# Guitar Punch In



## AdamRave (Sep 11, 2008)

Hello,

My band and I are going to be working on our new EP shortly and i need some advice.

Our studio engineer told me that today it is industry standards to punch in guitars. what he explained was that the guitar player litteraly plays a bar before punching it in to record.
so basicaly its like recording the entire song, chord by chord, note by note.

this sounds all new to me, i've used the punch in/out before to correct errors but not to record an entire song in that system.

hope someone can shed some light and explain it. is this really an industry standard? 

hope to hear back soon!


----------



## AdamRave (Sep 11, 2008)

Paul said:


> The problem with standards is that there are too many of them. :smile:
> 
> The punching in bar by bar technique is available, and often used, but is not required. The best tools to use are the tools that help pull the best performance possible out of the musicians. "Best" is an interpretive term. I prefer playing as much as possible in one pass to get a complete performance with which I am pleased. I'll punch in for few notes when reasonable to correct glaring problems.
> 
> ...



Understood... thanks for the reply.
The reason i was asking all this is cuz my engineer doesnt feel like all members of my band are ready for serious recording. he would rather get some session players involved who have a lot of experience recording in different styles etc.

in any case, i'm unsure about what to do.
were not paying for the recording, its being done by someone who believes in what we do and wants to help us.

as for who would own the masters etc.. all music and lyrics are written by me, newer songs now have more band input but i still write 98% of it.


----------



## AdamRave (Sep 11, 2008)

Paul said:


> Whoever is paying makes the decisions. That doesn't always sit well with artists, but it's called the music business for a reason. Most times a well seasoned session guy can put down in a hour what you or I could do in a day. Time is money, as the bumper sticker says.
> 
> Ownership of the song involves both copyright and music publishing. Ownership of the master recording is a completely separate issue from ownership of the copyright or publishing rights.
> 
> ...


No worries, the masters are all mine, its been determined. i guess i should have mentioned that were all good friends going way back, so it makes a difference.

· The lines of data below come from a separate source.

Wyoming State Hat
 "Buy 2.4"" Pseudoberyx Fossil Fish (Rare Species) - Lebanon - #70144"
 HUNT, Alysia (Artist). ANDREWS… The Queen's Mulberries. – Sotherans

thanks for all the info and input!


----------



## AdamRave (Sep 11, 2008)

Paul said:


> If it ain't in writing and signed by all, it ain't detemined. Crapolo recordings of The Beatles before they were famous are worth tens of thousands of dollars now. The chance of you having the long term success of The Beatles is slim, but you need to plan for that. Or at least be aware of the consequences.
> 
> The best way to get rid of a friend is to lend him money.


Noted!

Thanks for the advice!


----------



## zontar (Oct 25, 2007)

AdamRave said:


> Hello,
> 
> My band and I are going to be working on our new EP shortly and i need some advice.
> 
> ...


So let me get this straight--he's saying they play a measure--quit, then punch in and play another one--or note or chord or short phrase or whatever?

I may have read that incorrectly--but it sounds like you're saying that.

If so, that could be why I find so much recent music devoid of feeling.


----------



## AdamRave (Sep 11, 2008)

zontar said:


> So let me get this straight--he's saying they play a measure--quit, then punch in and play another one--or note or chord or short phrase or whatever?
> 
> I may have read that incorrectly--but it sounds like you're saying that.
> 
> If so, that could be why I find so much recent music devoid of feeling.


Its insane, i know.. but apperantly this is what is done today by most guitarists at pro studios.


----------



## Guest (Sep 12, 2008)

AdamRave said:


> Its insane, i know.. but apperantly this is what is done today by most guitarists at pro studios.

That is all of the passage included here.